Segment Start: RECORDS PROVIDED

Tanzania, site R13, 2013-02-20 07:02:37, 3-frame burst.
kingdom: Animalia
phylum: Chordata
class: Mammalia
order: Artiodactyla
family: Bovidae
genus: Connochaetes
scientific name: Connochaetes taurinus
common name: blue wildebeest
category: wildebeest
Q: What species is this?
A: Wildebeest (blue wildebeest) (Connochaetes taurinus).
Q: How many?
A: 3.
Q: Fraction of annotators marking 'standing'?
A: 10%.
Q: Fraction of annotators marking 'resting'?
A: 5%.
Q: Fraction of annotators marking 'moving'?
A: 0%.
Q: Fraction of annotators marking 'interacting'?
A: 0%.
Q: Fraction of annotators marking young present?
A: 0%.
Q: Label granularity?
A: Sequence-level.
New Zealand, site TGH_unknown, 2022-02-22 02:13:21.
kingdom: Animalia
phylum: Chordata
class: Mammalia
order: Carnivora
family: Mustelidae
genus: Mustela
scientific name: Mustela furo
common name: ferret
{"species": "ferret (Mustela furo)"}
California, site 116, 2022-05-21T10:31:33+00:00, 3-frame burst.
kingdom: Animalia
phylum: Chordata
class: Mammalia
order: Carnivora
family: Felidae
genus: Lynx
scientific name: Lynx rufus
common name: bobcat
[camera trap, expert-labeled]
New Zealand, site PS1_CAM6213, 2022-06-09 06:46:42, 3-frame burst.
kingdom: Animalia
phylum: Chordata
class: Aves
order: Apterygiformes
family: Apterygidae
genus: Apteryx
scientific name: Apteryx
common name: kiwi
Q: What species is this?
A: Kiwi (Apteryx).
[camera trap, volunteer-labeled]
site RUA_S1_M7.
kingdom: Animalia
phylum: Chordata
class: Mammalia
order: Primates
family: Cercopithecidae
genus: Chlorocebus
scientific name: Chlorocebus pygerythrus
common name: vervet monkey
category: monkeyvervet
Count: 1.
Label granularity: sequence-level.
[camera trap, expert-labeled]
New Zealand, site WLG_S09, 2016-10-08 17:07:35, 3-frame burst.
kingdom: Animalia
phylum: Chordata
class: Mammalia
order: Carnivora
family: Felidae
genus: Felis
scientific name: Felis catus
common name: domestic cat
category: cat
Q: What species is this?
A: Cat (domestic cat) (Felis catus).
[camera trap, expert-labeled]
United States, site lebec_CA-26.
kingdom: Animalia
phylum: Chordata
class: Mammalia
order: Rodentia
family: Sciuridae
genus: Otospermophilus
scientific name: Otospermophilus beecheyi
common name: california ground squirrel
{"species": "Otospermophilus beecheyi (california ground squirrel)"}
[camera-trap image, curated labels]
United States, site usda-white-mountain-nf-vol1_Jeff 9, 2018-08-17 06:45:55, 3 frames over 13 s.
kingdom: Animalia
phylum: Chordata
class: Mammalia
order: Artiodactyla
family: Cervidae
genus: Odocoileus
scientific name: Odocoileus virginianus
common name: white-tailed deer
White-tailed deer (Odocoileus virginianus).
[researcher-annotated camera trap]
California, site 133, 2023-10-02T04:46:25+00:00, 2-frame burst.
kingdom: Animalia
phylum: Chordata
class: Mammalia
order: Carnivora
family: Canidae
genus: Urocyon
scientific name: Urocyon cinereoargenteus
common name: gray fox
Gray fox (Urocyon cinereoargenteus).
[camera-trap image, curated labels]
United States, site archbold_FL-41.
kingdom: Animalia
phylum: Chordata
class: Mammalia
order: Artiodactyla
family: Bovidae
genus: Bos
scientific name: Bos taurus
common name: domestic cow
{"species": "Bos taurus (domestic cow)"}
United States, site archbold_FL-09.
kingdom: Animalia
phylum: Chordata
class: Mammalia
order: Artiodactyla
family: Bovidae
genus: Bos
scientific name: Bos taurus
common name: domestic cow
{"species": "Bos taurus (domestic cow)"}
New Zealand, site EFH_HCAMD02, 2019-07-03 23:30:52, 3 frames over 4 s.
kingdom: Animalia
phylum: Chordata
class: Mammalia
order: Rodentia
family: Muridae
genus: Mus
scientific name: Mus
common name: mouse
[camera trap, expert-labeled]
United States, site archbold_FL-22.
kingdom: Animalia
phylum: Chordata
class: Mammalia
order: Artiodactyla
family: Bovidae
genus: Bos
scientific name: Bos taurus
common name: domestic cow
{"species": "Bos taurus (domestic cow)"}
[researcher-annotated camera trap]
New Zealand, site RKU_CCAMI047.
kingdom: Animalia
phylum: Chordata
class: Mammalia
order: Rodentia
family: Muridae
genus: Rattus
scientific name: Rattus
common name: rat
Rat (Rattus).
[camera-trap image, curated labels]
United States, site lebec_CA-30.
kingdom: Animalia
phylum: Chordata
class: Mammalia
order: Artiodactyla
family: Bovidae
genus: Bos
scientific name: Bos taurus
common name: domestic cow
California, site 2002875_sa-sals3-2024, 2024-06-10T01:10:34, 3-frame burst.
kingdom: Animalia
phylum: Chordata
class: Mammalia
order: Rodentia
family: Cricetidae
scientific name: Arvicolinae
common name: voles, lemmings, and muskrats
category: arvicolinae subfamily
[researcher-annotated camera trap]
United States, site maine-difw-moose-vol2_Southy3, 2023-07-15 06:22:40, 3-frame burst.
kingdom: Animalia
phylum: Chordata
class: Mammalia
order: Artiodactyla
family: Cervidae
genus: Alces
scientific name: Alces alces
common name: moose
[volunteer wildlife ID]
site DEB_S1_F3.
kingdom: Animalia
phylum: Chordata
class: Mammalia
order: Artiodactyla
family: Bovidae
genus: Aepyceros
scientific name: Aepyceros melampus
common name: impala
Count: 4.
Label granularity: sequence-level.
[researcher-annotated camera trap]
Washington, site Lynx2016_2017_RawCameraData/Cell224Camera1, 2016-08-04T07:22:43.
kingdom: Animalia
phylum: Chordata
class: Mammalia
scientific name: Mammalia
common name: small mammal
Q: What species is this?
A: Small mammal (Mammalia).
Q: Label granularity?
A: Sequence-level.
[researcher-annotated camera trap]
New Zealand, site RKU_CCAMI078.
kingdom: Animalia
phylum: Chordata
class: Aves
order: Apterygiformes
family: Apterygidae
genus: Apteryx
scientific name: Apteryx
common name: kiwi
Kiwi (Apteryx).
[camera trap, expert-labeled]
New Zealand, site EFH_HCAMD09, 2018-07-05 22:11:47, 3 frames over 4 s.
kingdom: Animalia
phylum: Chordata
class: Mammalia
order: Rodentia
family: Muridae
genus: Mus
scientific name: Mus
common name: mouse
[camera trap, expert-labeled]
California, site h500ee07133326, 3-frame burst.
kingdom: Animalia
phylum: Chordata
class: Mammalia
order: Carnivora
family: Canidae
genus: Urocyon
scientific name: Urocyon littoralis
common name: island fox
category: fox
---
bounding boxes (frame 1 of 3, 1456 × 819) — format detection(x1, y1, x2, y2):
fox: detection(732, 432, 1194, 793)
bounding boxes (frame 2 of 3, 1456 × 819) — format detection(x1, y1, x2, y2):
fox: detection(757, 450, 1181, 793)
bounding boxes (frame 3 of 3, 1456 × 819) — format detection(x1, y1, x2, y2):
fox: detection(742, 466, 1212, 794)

Segment End: RECORDS PROVIDED

** THE PROBLEM **
Output the entire listing exactly as written.

** EXPECTED OUTPUT **
Tanzania, site R13, 2013-02-20 07:02:37, 3-frame burst.
kingdom: Animalia
phylum: Chordata
class: Mammalia
order: Artiodactyla
family: Bovidae
genus: Connochaetes
scientific name: Connochaetes taurinus
common name: blue wildebeest
category: wildebeest
Q: What species is this?
A: Wildebeest (blue wildebeest) (Connochaetes taurinus).
Q: How many?
A: 3.
Q: Fraction of annotators marking 'standing'?
A: 10%.
Q: Fraction of annotators marking 'resting'?
A: 5%.
Q: Fraction of annotators marking 'moving'?
A: 0%.
Q: Fraction of annotators marking 'interacting'?
A: 0%.
Q: Fraction of annotators marking young present?
A: 0%.
Q: Label granularity?
A: Sequence-level.
New Zealand, site TGH_unknown, 2022-02-22 02:13:21.
kingdom: Animalia
phylum: Chordata
class: Mammalia
order: Carnivora
family: Mustelidae
genus: Mustela
scientific name: Mustela furo
common name: ferret
{"species": "ferret (Mustela furo)"}
California, site 116, 2022-05-21T10:31:33+00:00, 3-frame burst.
kingdom: Animalia
phylum: Chordata
class: Mammalia
order: Carnivora
family: Felidae
genus: Lynx
scientific name: Lynx rufus
common name: bobcat
[camera trap, expert-labeled]
New Zealand, site PS1_CAM6213, 2022-06-09 06:46:42, 3-frame burst.
kingdom: Animalia
phylum: Chordata
class: Aves
order: Apterygiformes
family: Apterygidae
genus: Apteryx
scientific name: Apteryx
common name: kiwi
Q: What species is this?
A: Kiwi (Apteryx).
[camera trap, volunteer-labeled]
site RUA_S1_M7.
kingdom: Animalia
phylum: Chordata
class: Mammalia
order: Primates
family: Cercopithecidae
genus: Chlorocebus
scientific name: Chlorocebus pygerythrus
common name: vervet monkey
category: monkeyvervet
Count: 1.
Label granularity: sequence-level.
[camera trap, expert-labeled]
New Zealand, site WLG_S09, 2016-10-08 17:07:35, 3-frame burst.
kingdom: Animalia
phylum: Chordata
class: Mammalia
order: Carnivora
family: Felidae
genus: Felis
scientific name: Felis catus
common name: domestic cat
category: cat
Q: What species is this?
A: Cat (domestic cat) (Felis catus).
[camera trap, expert-labeled]
United States, site lebec_CA-26.
kingdom: Animalia
phylum: Chordata
class: Mammalia
order: Rodentia
family: Sciuridae
genus: Otospermophilus
scientific name: Otospermophilus beecheyi
common name: california ground squirrel
{"species": "Otospermophilus beecheyi (california ground squirrel)"}
[camera-trap image, curated labels]
United States, site usda-white-mountain-nf-vol1_Jeff 9, 2018-08-17 06:45:55, 3 frames over 13 s.
kingdom: Animalia
phylum: Chordata
class: Mammalia
order: Artiodactyla
family: Cervidae
genus: Odocoileus
scientific name: Odocoileus virginianus
common name: white-tailed deer
White-tailed deer (Odocoileus virginianus).
[researcher-annotated camera trap]
California, site 133, 2023-10-02T04:46:25+00:00, 2-frame burst.
kingdom: Animalia
phylum: Chordata
class: Mammalia
order: Carnivora
family: Canidae
genus: Urocyon
scientific name: Urocyon cinereoargenteus
common name: gray fox
Gray fox (Urocyon cinereoargenteus).
[camera-trap image, curated labels]
United States, site archbold_FL-41.
kingdom: Animalia
phylum: Chordata
class: Mammalia
order: Artiodactyla
family: Bovidae
genus: Bos
scientific name: Bos taurus
common name: domestic cow
{"species": "Bos taurus (domestic cow)"}
United States, site archbold_FL-09.
kingdom: Animalia
phylum: Chordata
class: Mammalia
order: Artiodactyla
family: Bovidae
genus: Bos
scientific name: Bos taurus
common name: domestic cow
{"species": "Bos taurus (domestic cow)"}
New Zealand, site EFH_HCAMD02, 2019-07-03 23:30:52, 3 frames over 4 s.
kingdom: Animalia
phylum: Chordata
class: Mammalia
order: Rodentia
family: Muridae
genus: Mus
scientific name: Mus
common name: mouse
[camera trap, expert-labeled]
United States, site archbold_FL-22.
kingdom: Animalia
phylum: Chordata
class: Mammalia
order: Artiodactyla
family: Bovidae
genus: Bos
scientific name: Bos taurus
common name: domestic cow
{"species": "Bos taurus (domestic cow)"}
[researcher-annotated camera trap]
New Zealand, site RKU_CCAMI047.
kingdom: Animalia
phylum: Chordata
class: Mammalia
order: Rodentia
family: Muridae
genus: Rattus
scientific name: Rattus
common name: rat
Rat (Rattus).
[camera-trap image, curated labels]
United States, site lebec_CA-30.
kingdom: Animalia
phylum: Chordata
class: Mammalia
order: Artiodactyla
family: Bovidae
genus: Bos
scientific name: Bos taurus
common name: domestic cow
California, site 2002875_sa-sals3-2024, 2024-06-10T01:10:34, 3-frame burst.
kingdom: Animalia
phylum: Chordata
class: Mammalia
order: Rodentia
family: Cricetidae
scientific name: Arvicolinae
common name: voles, lemmings, and muskrats
category: arvicolinae subfamily
[researcher-annotated camera trap]
United States, site maine-difw-moose-vol2_Southy3, 2023-07-15 06:22:40, 3-frame burst.
kingdom: Animalia
phylum: Chordata
class: Mammalia
order: Artiodactyla
family: Cervidae
genus: Alces
scientific name: Alces alces
common name: moose
[volunteer wildlife ID]
site DEB_S1_F3.
kingdom: Animalia
phylum: Chordata
class: Mammalia
order: Artiodactyla
family: Bovidae
genus: Aepyceros
scientific name: Aepyceros melampus
common name: impala
Count: 4.
Label granularity: sequence-level.
[researcher-annotated camera trap]
Washington, site Lynx2016_2017_RawCameraData/Cell224Camera1, 2016-08-04T07:22:43.
kingdom: Animalia
phylum: Chordata
class: Mammalia
scientific name: Mammalia
common name: small mammal
Q: What species is this?
A: Small mammal (Mammalia).
Q: Label granularity?
A: Sequence-level.
[researcher-annotated camera trap]
New Zealand, site RKU_CCAMI078.
kingdom: Animalia
phylum: Chordata
class: Aves
order: Apterygiformes
family: Apterygidae
genus: Apteryx
scientific name: Apteryx
common name: kiwi
Kiwi (Apteryx).
[camera trap, expert-labeled]
New Zealand, site EFH_HCAMD09, 2018-07-05 22:11:47, 3 frames over 4 s.
kingdom: Animalia
phylum: Chordata
class: Mammalia
order: Rodentia
family: Muridae
genus: Mus
scientific name: Mus
common name: mouse
[camera trap, expert-labeled]
California, site h500ee07133326, 3-frame burst.
kingdom: Animalia
phylum: Chordata
class: Mammalia
order: Carnivora
family: Canidae
genus: Urocyon
scientific name: Urocyon littoralis
common name: island fox
category: fox
---
bounding boxes (frame 1 of 3, 1456 × 819) — format detection(x1, y1, x2, y2):
fox: detection(732, 432, 1194, 793)
bounding boxes (frame 2 of 3, 1456 × 819) — format detection(x1, y1, x2, y2):
fox: detection(757, 450, 1181, 793)
bounding boxes (frame 3 of 3, 1456 × 819) — format detection(x1, y1, x2, y2):
fox: detection(742, 466, 1212, 794)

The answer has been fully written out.